Entonces el anciano le dijo al niño:
- Hijo, si no hubieses vuelto me hubiese muerto de la pena.
- Pero ya estoy aquí papá – contestó el niño - Ahora nadie nos va a separar. ¿Quieres enseñarme de nuevo la casa?
- Claro mi bebé, como tú me lo pidas – contestó el viejo.
Y se metieron a la casita y junto con ellos se fue la noche.

Después de esta visión Irene se entristeció. Quiso cogerme de la mano pero esta vez la retuve y le dije: todavía no es el momento. Se molestó más todavía y me encaró diciéndome:
-¿De qué se trata todo esto Ariel? Entras a mi habitación, me sacas de allí justo cuando estoy con cuarenta y cinco de fiebre, luego me traes sin ningún abrigo por todo este sitio de locos mostrándome seres súper raros que hacen cosas más raras todavía. ¿Esto es un sueño? ¿Es una pesadilla o quieres gastarme una broma?,
- Irene, por favor – le dije – ¿no recuerdas cuando nos conocimos, acaso ya no crees en mí?
- Yo te vi cuando era niña – contestó Irene -, pero ahora ya soy una mujer. Ya no necesito de tu ayuda ¡entiendes! Todo esto es ridículo, es absurdo. Quién va a creer en ti Ariel?
- ¿Dónde queda lo que he hecho por tí todos estos años? Soy tu guardián y siempre lo seré. Nunca fui un humano, me dejaron adoptar esa forma para estar siempre a tu lado. Me enamoré de ti y tú de mí. Sin embargo ahora es tu tiempo, y ya estás lista.
- Lista para qué, si ni siquiera sé a donde vamos, ¡si ni siquiera hay una evidencia concreta de que él existe!
- Búscalo en tu corazón.

Se hizo un silencio, ambos se miraban. Hubiesen querido decirse muchas cosas pero prefirieron callar. Se hizo de día. Habían llegado a un descampado que no creo que hombre alguno pueda describir, solo quedaba contemplar la maravilla de aquello. La dicha se sentía en la piel, el aire acariciaba, el sol se podía ver de frente.
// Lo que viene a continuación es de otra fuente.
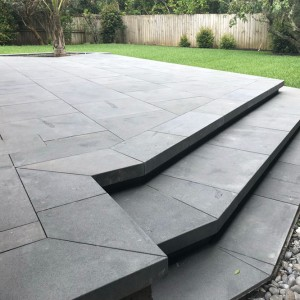 Outdoor basalt stone decorative garden pavers
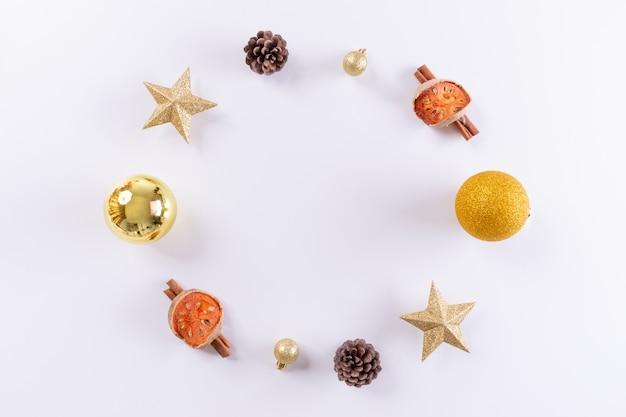 Рождественская композиция. рождественские золотые украшения на белом фоне. вид сверху, скопируйте пространство.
Ariel tomó la mano de Irene y caminaron hacia la luz que ahora podían ver frente a frente sin que sus ojos se dañasen.
Mientras entraban en la luz, Ariel le fue explicando a Irene el sentido de las visiones. Le dijo: “Los viejos con cabezas de niños son hombres inmaduros, gente así no puede venir aquí; los muchachos peleando representan la tozudez del corazón humano; ¡cuánto puede hacer un lo siento o un disculpa!. El anciano con el niño representan el perdón y el volver a nuestro origen sea cual sea”.
Llegaron hasta la luz y ella la absorbió. Irene entendió que ya no estaba en la tierra y vio su cuerpo tirado en una cama y muchas personas llorando alrededor. Era feliz.
Ariel la miró y le dijo: tardarán poco tiempo en comprender, pero mucho tiempo en conocer.